──────── Record excerpts
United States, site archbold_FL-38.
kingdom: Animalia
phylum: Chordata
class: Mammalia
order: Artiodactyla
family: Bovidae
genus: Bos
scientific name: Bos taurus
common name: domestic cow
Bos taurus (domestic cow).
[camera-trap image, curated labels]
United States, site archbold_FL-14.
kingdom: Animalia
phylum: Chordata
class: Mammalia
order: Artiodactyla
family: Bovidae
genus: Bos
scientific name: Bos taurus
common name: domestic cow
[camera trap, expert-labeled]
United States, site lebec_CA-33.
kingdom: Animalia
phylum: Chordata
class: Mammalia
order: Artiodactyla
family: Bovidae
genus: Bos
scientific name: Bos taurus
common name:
────────────────
──────── Record excerpts
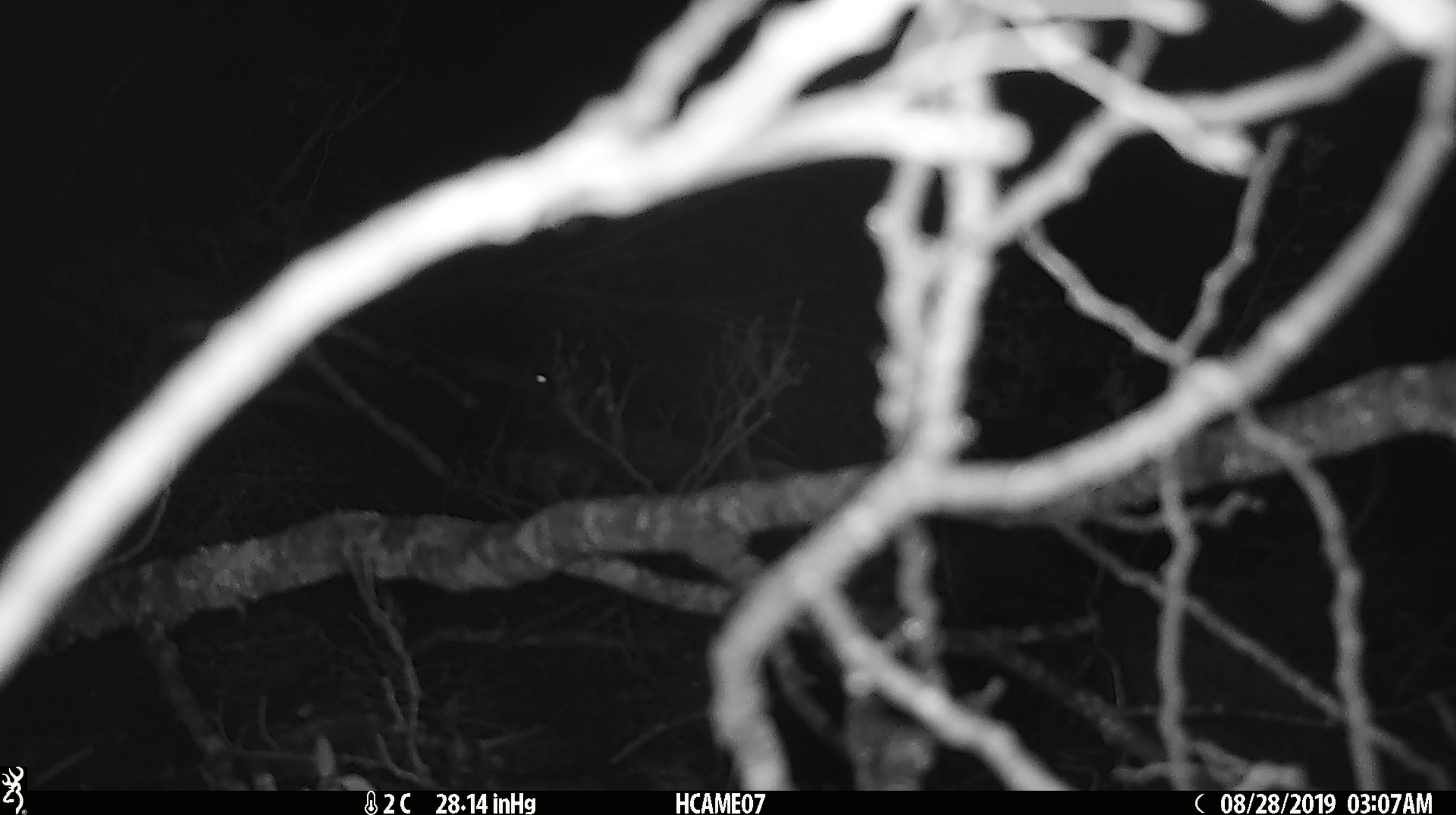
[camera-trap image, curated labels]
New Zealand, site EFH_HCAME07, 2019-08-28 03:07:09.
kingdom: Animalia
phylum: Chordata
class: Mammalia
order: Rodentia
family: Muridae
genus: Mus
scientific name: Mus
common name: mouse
────────────────
Would you print exactly and only the lines of the material above that run from the line with "United States, site archbold_FL-38." through the line with "[camera trap, expert-labeled]", both included?

*Your solution*:
United States, site archbold_FL-38.
kingdom: Animalia
phylum: Chordata
class: Mammalia
order: Artiodactyla
family: Bovidae
genus: Bos
scientific name: Bos taurus
common name: domestic cow
Bos taurus (domestic cow).
[camera-trap image, curated labels]
United States, site archbold_FL-14.
kingdom: Animalia
phylum: Chordata
class: Mammalia
order: Artiodactyla
family: Bovidae
genus: Bos
scientific name: Bos taurus
common name: domestic cow
[camera trap, expert-labeled]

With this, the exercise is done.